_WORK ORDER_
From the entries that follow, copy each line containing the word "services".

+---+

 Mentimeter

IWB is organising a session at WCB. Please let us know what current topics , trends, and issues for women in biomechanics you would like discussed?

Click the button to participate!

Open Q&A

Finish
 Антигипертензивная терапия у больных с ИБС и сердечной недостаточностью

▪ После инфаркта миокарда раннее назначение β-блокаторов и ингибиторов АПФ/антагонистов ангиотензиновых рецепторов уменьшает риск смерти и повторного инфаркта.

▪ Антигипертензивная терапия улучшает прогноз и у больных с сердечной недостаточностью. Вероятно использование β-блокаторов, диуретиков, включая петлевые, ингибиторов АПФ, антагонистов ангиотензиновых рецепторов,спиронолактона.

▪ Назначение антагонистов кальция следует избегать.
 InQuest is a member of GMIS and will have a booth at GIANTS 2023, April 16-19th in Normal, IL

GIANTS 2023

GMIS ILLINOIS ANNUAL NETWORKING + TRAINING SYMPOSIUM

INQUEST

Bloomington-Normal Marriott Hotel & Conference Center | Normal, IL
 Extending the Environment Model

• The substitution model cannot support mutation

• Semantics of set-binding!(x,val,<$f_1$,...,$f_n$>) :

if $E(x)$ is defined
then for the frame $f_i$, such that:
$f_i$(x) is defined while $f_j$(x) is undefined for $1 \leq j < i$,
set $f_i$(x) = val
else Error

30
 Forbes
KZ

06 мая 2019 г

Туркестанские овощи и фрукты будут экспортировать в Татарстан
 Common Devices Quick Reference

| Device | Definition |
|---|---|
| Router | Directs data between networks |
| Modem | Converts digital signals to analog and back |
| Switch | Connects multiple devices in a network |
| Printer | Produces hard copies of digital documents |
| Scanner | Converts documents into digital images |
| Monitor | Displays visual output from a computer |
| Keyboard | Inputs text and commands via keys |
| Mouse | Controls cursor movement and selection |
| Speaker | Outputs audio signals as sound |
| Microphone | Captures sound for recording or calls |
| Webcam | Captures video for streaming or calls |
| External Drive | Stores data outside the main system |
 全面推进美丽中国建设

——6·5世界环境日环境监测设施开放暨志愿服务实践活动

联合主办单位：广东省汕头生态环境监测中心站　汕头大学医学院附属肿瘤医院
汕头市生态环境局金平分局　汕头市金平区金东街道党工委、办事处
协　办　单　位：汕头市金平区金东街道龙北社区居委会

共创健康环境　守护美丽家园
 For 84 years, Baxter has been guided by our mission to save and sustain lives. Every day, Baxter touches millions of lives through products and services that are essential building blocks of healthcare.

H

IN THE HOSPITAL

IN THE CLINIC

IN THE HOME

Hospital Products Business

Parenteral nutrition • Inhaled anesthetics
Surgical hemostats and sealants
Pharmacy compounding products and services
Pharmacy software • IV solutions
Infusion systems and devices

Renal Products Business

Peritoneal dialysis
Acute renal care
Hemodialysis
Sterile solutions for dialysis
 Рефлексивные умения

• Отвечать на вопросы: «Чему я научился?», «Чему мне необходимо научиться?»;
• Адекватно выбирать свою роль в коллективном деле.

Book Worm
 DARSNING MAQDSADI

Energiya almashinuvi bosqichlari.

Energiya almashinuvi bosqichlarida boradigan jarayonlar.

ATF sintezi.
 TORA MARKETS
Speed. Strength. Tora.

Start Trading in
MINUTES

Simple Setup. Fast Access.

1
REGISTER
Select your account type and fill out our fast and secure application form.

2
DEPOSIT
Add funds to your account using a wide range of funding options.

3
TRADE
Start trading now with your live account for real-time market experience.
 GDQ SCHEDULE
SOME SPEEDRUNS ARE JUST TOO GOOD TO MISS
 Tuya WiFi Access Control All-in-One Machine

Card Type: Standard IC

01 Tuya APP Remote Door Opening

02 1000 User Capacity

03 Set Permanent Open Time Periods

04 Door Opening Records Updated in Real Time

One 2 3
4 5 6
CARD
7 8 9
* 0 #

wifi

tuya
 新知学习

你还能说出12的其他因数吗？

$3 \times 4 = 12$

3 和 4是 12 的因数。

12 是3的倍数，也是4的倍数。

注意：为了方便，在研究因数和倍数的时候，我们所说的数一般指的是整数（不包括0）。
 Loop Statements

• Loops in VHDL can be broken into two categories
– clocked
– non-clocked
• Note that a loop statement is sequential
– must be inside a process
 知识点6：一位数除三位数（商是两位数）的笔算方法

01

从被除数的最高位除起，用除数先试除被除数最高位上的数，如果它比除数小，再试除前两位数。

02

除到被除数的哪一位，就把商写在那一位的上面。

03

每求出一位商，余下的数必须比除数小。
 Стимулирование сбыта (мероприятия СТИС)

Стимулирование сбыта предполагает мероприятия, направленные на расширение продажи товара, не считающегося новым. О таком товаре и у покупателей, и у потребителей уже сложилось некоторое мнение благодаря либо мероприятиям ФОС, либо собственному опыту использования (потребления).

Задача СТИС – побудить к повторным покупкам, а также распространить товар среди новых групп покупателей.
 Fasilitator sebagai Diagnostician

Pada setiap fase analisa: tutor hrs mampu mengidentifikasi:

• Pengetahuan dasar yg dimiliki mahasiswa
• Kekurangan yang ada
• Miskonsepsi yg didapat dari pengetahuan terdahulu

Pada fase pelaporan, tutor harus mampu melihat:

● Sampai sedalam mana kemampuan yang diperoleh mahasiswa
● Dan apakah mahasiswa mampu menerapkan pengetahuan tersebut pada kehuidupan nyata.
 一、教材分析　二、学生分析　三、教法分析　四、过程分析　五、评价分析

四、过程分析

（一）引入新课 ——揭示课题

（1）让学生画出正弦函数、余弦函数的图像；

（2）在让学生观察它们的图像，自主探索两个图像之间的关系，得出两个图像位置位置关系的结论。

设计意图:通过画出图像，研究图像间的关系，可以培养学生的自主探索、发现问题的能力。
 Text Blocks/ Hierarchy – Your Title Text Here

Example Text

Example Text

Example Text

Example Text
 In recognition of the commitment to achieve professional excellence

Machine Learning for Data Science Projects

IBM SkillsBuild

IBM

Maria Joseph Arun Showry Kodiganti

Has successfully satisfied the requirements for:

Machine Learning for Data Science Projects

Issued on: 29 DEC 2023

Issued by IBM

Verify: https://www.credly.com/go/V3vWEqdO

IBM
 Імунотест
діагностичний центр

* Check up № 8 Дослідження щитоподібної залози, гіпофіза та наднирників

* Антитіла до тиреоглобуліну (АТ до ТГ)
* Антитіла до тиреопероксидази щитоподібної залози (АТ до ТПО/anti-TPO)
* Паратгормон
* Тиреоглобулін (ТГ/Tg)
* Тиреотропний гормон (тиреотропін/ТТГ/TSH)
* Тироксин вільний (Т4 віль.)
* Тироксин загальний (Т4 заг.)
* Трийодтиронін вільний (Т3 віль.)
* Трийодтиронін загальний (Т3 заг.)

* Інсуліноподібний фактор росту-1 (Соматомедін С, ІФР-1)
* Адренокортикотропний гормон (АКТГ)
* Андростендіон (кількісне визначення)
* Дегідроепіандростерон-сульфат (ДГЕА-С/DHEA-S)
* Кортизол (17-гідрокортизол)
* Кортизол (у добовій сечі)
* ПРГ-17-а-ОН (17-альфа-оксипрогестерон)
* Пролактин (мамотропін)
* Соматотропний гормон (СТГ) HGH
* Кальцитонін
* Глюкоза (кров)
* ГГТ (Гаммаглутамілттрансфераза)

+---+

_RESULT BELOW_
 For 84 years, Baxter has been guided by our mission to save and sustain lives. Every day, Baxter touches millions of lives through products and services that are essential building blocks of healthcare.
Pharmacy compounding products and services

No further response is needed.